Цель игры была в том, чтобы путешествовать из города в город в поисках артефактов и приключений. Путешествовать было опасно: в этом мире было мало машин, большинство походов совершалось пешком, в любой момент экран мог закрутиться водоворотом, цвета леса — перемешаться друг с другом, и вот уже я крепко стоял на ногах перед врагом, обычно какой-нибудь химерой, которая легко могла быть взята из бестиария восемнадцатого века: лошади с головами ревущих львов, зеленые шары ряски с деревянными ветками вместо рук и собачьими клыками. Итогом победного боя становилось блестящее новое снаряжение, и эти предметы, перечисленные и аккуратно вставшие в главное меню, внушали чувство завершенности.
Словно порядок, созданный из хаоса. Лицо Бога, витающего над водами бездны. В книге Иова — Создатель, который пронзает бегущего Левиафана.
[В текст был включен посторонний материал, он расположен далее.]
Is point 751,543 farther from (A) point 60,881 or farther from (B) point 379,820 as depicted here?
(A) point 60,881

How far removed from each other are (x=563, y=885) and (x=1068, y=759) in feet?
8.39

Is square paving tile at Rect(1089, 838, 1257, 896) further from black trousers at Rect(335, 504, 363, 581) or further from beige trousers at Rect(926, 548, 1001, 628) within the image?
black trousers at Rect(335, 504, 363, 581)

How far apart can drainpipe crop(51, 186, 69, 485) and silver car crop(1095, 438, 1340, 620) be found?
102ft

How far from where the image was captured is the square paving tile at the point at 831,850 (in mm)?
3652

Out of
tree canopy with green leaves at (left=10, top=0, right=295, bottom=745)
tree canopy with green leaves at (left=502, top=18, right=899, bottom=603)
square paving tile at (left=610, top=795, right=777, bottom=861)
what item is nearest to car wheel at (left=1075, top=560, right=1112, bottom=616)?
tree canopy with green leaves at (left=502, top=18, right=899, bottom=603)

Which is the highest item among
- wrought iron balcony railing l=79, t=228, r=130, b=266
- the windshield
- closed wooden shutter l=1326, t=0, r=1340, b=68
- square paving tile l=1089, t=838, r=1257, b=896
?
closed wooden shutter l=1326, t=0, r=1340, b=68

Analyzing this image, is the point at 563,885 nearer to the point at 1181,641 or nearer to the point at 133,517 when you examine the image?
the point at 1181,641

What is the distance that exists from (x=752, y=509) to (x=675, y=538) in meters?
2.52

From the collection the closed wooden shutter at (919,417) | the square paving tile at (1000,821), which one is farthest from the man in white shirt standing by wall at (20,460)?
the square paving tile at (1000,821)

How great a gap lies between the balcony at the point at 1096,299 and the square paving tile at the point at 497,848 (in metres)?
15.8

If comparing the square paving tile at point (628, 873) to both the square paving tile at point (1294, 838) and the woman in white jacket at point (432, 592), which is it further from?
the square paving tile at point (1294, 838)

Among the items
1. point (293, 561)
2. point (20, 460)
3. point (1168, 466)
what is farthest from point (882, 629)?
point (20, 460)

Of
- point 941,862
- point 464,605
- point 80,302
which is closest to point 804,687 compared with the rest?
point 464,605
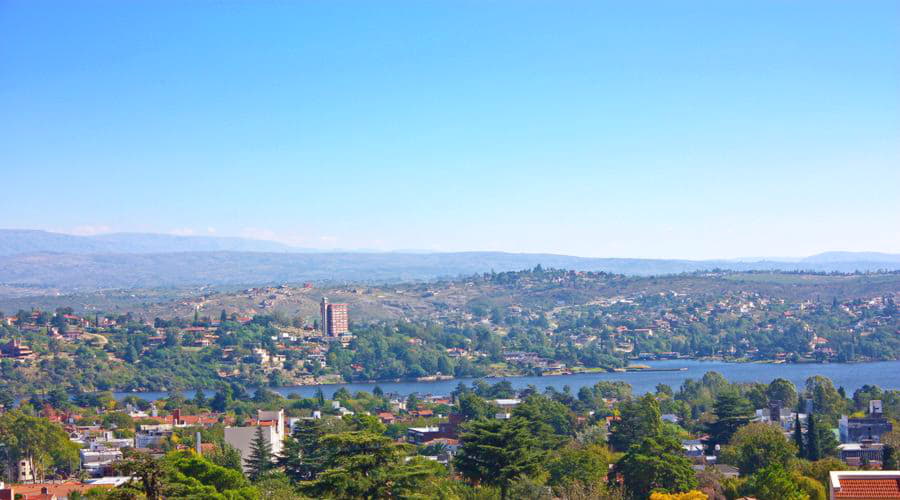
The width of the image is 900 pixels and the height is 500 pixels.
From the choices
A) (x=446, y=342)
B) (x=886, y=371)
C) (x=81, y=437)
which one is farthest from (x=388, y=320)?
(x=81, y=437)

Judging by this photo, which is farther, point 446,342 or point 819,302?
point 819,302

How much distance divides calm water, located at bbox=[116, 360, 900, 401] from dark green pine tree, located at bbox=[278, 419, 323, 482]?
125ft

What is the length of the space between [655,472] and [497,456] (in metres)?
2.60

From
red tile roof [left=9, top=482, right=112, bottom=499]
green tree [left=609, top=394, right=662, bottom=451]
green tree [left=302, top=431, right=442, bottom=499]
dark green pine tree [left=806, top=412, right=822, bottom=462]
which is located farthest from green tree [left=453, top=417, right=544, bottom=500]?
dark green pine tree [left=806, top=412, right=822, bottom=462]

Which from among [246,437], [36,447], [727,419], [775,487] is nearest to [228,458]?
[246,437]

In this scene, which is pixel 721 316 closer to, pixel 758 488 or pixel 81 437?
pixel 81 437

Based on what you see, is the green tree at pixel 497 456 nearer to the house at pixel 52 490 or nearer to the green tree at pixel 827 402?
the house at pixel 52 490

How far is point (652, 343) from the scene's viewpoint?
95.9 meters

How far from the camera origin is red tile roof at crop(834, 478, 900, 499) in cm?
997

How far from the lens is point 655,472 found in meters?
19.1

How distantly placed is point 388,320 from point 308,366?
39.7m

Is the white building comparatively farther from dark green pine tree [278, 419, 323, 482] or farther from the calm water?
the calm water

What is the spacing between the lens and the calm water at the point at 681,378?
6462cm

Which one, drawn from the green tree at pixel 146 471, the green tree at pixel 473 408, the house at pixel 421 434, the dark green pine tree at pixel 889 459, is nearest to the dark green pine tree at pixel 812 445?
the dark green pine tree at pixel 889 459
Бывали времена, когда я часами глядел на виртуальные комнаты барочного дворца, так и не двигаясь со своего места на ковре, пока персонаж чесал в затылке и мялся с ноги на ногу, в каком-то контрапосте[5], которые работники из дилерского центра сочли бы сексуально подозрительным. Я чувствовал, что двинуться — значит разрушить заклятие, снова войти в мир, где я уже слишком большой, чтобы залезть к маме в постель, если страх перед адом станет слишком сильным.
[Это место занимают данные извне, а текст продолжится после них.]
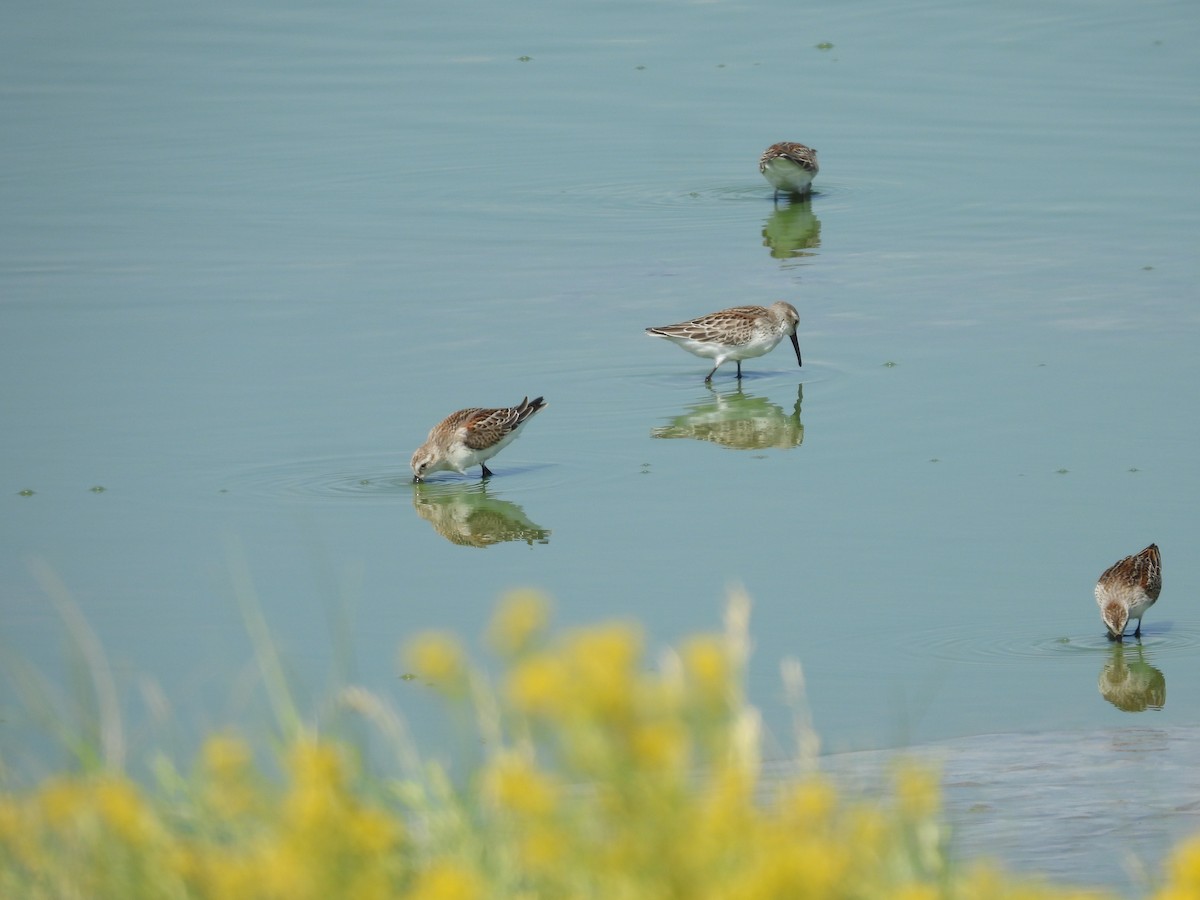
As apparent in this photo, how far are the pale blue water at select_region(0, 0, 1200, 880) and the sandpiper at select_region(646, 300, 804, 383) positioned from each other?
0.40m

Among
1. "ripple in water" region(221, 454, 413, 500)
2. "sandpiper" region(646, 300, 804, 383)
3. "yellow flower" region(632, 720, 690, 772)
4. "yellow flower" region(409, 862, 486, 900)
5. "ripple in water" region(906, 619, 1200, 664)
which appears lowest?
"ripple in water" region(906, 619, 1200, 664)

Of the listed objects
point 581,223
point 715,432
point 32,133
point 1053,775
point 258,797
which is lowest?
point 1053,775

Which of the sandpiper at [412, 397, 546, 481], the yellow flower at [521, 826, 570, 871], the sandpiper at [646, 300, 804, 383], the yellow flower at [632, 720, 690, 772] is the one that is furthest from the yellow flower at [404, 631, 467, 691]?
the sandpiper at [646, 300, 804, 383]

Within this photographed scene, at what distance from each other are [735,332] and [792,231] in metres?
5.28

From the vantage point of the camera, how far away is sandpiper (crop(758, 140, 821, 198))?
1978 centimetres

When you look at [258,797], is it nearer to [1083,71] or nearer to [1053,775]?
[1053,775]

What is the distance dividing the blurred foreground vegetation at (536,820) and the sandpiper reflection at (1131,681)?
14.7 feet

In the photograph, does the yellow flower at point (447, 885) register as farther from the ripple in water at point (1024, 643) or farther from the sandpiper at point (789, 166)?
the sandpiper at point (789, 166)

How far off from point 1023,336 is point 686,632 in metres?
6.72

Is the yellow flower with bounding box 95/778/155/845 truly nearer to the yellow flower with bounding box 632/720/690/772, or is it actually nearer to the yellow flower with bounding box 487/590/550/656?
the yellow flower with bounding box 487/590/550/656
Когда я впервые вступил в переходный возраст и стал чаще фантазировать о мужчинах, я был так зачарован миром компьютерных игр, что, бывало, почти не двигался с ковра все выходные. В немногих случаях, когда я больше не мог игнорировать свое тело, я вставал и выпускал острые струйки мочи на ковер у подножия кровати. Я не мог знать, входила ли мама когда-нибудь в мою спальню, когда я был в школе, но я хотел бы этого; хотел бы, чтобы она расшифровала сырые иероглифы, которые я рисовал для нее — иногда мое имя, чаще — цифра восемь или, в зависимости от угла зрения, символ бесконечности — даже если я их сам не понимал. С чувством вины после того, как я приходил домой из школы, я прокрадывался в ванную, утаскивал оттуда какие-нибудь чистящие вещества и брызгал на ковер, пока комната не переставала издавать запах мочи. Хотя я перестал это делать годам к шестнадцати, мне все еще хотелось каким-то образом сотворить насилие над нашим домом, и иногда я даже фантазировал о том, как все это в огне взлетает на воздух, а наша маленькая семья жмется снаружи, пока стены, как в замедленной съемке, рассыпаются. Не то чтобы я думал, что насилие решит наши проблемы. Просто потребность сказать моим родителям что-нибудь — хоть что-нибудь — пересиливала меня, и в то время у меня не было языка для этого.